→ PAGE EXCERPT:
↓

Here’s Where I Stand: A Memoir, Jesse Helms, Random House, 317 pages

For many conservatives, the publication of Jesse Helms’s memoirs is a melancholy event. It reminds them of a time when there was one politician they could count on, time and time again, to take lonely stands against polite—i.e., liberal—opinion. On Capitol Hill, conservatives had no finer champion than Jesse Helms, the longtime Republican senator from North Carolina. Once he took a position on any issue, foreign or domestic, he stuck to it with a tenacity that was absolutely inspiring. There are principled conservatives in Congress today: Ron Paul and Tom Tancredo, for instance, in the House, and Tom Coburn in the Senate. But there will never be another Jesse Helms. He probably was on the losing end of more 99-1 votes than any senator in history. That distinction alone should earn him a special spot in the right-wing section of heaven.

↑

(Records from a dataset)
↓

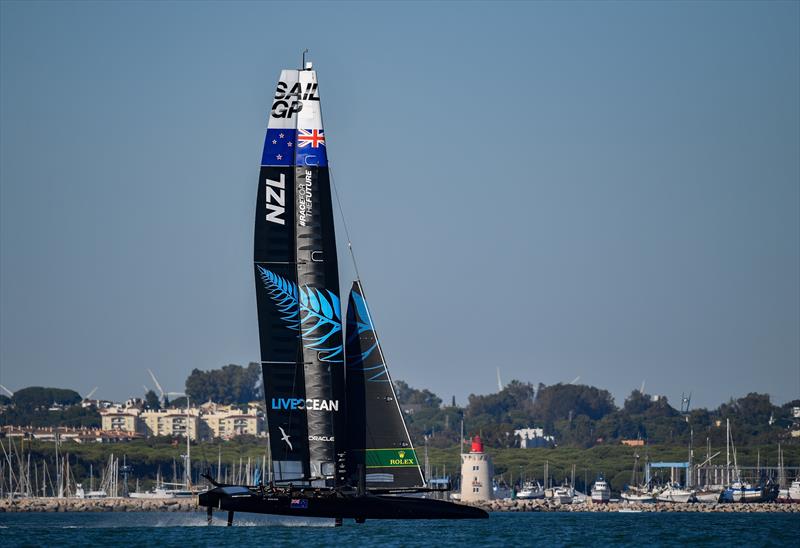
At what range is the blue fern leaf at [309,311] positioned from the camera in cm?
5103

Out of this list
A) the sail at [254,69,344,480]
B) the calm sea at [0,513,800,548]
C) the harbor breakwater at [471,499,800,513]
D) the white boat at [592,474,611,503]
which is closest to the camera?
the calm sea at [0,513,800,548]

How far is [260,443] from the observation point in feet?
650

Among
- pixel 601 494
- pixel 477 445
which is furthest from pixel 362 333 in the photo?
pixel 601 494

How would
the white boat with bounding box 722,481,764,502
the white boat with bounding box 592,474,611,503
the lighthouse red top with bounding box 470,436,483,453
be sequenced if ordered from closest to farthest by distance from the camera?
the lighthouse red top with bounding box 470,436,483,453 → the white boat with bounding box 722,481,764,502 → the white boat with bounding box 592,474,611,503

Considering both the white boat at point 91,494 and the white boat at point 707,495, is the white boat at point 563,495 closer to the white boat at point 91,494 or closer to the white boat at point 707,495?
the white boat at point 707,495

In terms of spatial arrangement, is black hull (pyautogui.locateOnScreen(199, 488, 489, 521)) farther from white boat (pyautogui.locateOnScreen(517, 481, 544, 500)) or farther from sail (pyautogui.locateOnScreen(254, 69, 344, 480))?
white boat (pyautogui.locateOnScreen(517, 481, 544, 500))

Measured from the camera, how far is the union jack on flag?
51.3 meters

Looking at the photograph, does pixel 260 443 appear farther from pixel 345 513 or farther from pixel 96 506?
pixel 345 513

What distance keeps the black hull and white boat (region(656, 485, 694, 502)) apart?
84807mm

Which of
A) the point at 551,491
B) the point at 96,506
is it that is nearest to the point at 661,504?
the point at 551,491

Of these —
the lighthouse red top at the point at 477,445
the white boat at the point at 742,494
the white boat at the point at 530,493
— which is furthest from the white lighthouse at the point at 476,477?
the white boat at the point at 742,494

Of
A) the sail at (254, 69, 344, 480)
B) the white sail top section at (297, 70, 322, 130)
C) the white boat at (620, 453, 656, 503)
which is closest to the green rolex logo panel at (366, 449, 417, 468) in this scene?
the sail at (254, 69, 344, 480)

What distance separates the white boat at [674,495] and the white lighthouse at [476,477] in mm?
17711

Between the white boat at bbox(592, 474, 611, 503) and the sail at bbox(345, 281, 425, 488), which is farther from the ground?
the sail at bbox(345, 281, 425, 488)
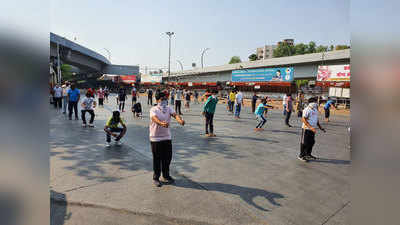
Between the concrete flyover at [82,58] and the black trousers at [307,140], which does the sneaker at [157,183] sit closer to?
the black trousers at [307,140]

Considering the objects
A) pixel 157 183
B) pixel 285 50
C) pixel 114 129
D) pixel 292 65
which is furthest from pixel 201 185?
pixel 285 50

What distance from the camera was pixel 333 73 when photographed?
2656 centimetres

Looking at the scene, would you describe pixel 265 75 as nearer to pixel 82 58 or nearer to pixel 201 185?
pixel 201 185

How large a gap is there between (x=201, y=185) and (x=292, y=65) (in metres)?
37.1

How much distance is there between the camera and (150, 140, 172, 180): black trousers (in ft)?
14.0

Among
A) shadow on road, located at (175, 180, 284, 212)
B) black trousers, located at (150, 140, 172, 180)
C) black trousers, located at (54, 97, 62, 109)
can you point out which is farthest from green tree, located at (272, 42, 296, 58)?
black trousers, located at (150, 140, 172, 180)

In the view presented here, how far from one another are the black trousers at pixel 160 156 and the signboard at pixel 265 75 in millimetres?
28447

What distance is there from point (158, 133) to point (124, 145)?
298 centimetres

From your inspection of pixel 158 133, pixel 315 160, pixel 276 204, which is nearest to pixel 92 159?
Answer: pixel 158 133

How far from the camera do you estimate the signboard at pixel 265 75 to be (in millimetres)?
29984

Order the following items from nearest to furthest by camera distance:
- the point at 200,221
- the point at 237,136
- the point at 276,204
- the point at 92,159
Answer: the point at 200,221, the point at 276,204, the point at 92,159, the point at 237,136

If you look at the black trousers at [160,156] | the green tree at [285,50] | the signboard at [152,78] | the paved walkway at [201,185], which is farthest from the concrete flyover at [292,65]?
the green tree at [285,50]
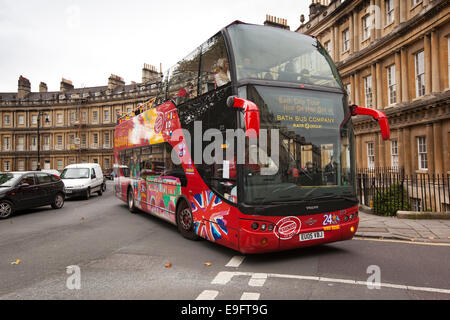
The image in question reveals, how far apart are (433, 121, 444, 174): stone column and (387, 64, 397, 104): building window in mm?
4036

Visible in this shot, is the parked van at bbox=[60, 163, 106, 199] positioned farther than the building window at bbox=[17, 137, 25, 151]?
No

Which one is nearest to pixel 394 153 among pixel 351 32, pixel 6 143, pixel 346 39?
pixel 351 32

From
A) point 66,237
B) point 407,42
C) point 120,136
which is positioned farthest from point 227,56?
point 407,42

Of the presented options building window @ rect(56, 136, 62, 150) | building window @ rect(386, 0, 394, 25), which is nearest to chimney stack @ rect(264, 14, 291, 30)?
building window @ rect(386, 0, 394, 25)

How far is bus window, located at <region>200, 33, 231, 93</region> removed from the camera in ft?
20.0

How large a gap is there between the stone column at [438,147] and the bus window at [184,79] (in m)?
13.7

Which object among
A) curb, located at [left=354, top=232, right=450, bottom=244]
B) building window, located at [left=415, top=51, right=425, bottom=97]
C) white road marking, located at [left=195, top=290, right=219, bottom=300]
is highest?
building window, located at [left=415, top=51, right=425, bottom=97]

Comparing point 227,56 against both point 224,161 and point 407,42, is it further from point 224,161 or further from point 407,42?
point 407,42

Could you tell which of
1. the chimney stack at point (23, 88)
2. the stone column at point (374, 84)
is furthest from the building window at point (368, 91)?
the chimney stack at point (23, 88)

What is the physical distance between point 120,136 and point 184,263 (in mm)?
9786

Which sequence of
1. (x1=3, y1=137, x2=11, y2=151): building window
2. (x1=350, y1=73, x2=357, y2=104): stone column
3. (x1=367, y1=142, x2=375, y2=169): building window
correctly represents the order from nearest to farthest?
(x1=367, y1=142, x2=375, y2=169): building window, (x1=350, y1=73, x2=357, y2=104): stone column, (x1=3, y1=137, x2=11, y2=151): building window

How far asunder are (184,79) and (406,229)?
6724mm

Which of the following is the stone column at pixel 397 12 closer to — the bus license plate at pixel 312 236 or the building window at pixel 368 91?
the building window at pixel 368 91

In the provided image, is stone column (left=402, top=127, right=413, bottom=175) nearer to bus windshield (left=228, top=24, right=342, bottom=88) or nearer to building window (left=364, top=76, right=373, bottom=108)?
building window (left=364, top=76, right=373, bottom=108)
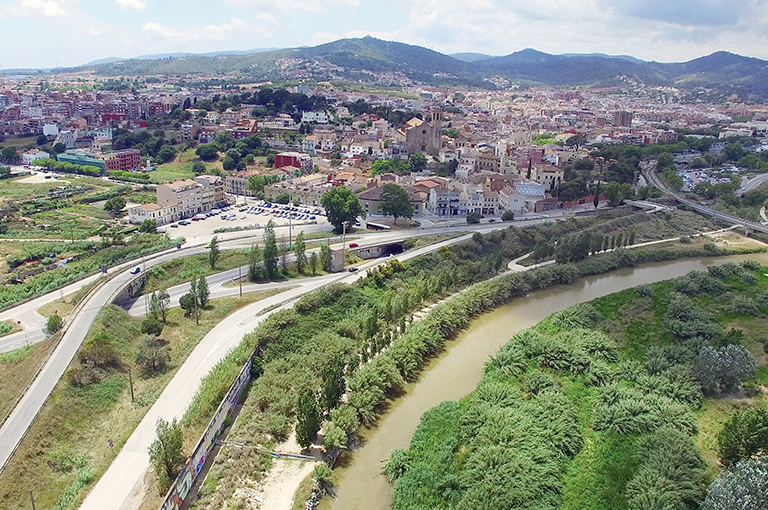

↑

→ EXERCISES:
1 – In the review of Jesse Helms's memoir, shorten the paragraph beginning "For many conservatives, the publication" to two or three sentences, keeping its main facts.
2 – Answer these questions from the review of Jesse Helms's memoir:
(a) Which company published the memoir?
(b) How many pages does the memoir have?
(c) Which senator does the review name as a principled conservative in the Senate today?
3 – Continue the review of Jesse Helms's memoir from where it stops.

→ EXERCISE ANSWERS:
1 – For many conservatives, Jesse Helms's memoir recalls a time when the longtime Republican senator from North Carolina reliably took lonely stands against liberal opinion and held to every position with inspiring tenacity. Principled conservatives such as Ron Paul, Tom Tancredo and Tom Coburn remain in Congress, but there will never be another Jesse Helms. He was probably on the losing end of more 99-1 votes than any senator in history.

2 –
(a) Random House
(b) 317
(c) Tom Coburn

3 –
Much of the book is comprised of reminiscences, including those of the presidents and senators with whom Helms served. There is also a warm remembrance of his Mayberry-style boyhood in Monroe, North Carolina, along with loving tributes to Dorothy Coble, his wife of over 60 years. But it is Helms on the issues that gives the book its wallop. To read such sections is to recall what an electrifying figure Helms was. Liberals could hardly believe that such a figure still existed. The “second reconstruction” of the 1950s and ’60s was to have made his hell-for-leather style obsolete. Many Southern pols would move left or moderate their style. But not this upstart from North Carolina, a state once hailed as the region’s most liberal, the “Wisconsin of the South.”

Helms is at his best when tackling what he dubs the “Hot Button Issues.” He recounts his bitter criticism of the National Endowment for the Arts after he discovered the dubious “artwork” of Robert Mapplethorpe and such taxpayer-funded worthies as Andres Serrano’s “Piss Christ.” He revives the long-lost school prayer issue. And he gives no quarter to legalized abortion. At such moments, Helms’s courage utterly shames his enemies. What also shines through is his sincerity when confronting those issues that GOP regulars have long considered irrelevant. For instance, on NEA funding, Helms claims:

    The assault on America’s basic values by self-proclaimed, self-appointed “artists,” who so often assaulted the moral sensibilities of the American people, is real and easily documented. I was happy to do everything in my power to end this funding.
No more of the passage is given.